Andrews drives back down the hill to the light blue barn that serves as ranch headquarters. He built himself an apartment in one section. It’s one room with a futon, desk and kitchen area, but clutter-free and homey. Cast-iron pans hang on the wall and bowls of onions and tomatoes sit next to the stove. Next to his desk, there’s a filing cabinet with some of the Superfund paperwork, including piles of maps with red squares showing the worst of the contamination.
Down near the riverbank, though, the only signs of toxic contaminants are the tracks left by Department of Environmental Quality bulldozers. Slickens, areas where contamination is so heavy plants can’t grow, look like benign bare patches of earth. On a dry day, they’re blue-green with copper salts. The area looks harmless, but in the soil are metals that, without intervention, will someday wash downstream and into the water supplies of people and animals.

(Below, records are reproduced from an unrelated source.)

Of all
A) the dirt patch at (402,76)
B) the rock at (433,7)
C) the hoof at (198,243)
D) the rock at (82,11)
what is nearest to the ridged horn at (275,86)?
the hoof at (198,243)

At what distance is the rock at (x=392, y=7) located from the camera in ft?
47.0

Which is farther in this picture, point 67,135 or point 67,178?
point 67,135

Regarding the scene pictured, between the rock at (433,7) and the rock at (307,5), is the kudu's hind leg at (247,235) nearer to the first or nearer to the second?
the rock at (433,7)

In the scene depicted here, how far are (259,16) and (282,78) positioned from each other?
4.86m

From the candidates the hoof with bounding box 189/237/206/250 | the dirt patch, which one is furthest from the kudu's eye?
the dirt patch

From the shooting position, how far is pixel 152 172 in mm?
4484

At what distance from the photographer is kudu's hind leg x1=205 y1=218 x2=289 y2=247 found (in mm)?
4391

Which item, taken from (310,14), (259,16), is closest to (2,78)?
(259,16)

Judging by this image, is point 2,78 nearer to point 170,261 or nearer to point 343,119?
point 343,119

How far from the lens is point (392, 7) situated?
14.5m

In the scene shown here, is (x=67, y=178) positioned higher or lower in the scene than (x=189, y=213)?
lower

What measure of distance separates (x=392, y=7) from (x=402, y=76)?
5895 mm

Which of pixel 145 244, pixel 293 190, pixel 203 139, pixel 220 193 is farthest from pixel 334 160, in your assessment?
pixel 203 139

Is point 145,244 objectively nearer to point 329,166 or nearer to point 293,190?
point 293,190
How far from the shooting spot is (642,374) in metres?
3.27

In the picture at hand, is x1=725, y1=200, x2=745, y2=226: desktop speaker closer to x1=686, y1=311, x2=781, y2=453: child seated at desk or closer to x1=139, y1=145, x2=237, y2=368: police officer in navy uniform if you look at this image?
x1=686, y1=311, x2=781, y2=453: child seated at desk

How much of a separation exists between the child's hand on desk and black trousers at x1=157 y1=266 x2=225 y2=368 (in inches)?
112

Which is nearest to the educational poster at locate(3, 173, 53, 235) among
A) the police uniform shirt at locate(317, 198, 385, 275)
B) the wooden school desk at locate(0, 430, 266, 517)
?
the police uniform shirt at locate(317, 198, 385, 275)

So how can cows graze on a contaminated Superfund site? Andrews says it’s been a big concern for people buying his beef, but actually, the cows aren’t much affected because fencing keeps them away from the river and the grass they eat doesn’t absorb heavy metals. Some of his beef has been tested, just in case; a lab found no contaminants other than a slightly higher level of arsenic.
It’s not clear if Andrews, or the Clark Fork Coalition, will be ranching for decades to come. The Superfund work lurches slowly along—actual restoration won’t start until 2013, optimistically. The coalition’s plan for the ranch lasts until 2015, and after that no one is sure what will happen. For now, Andrews, though, has to go check on the cows.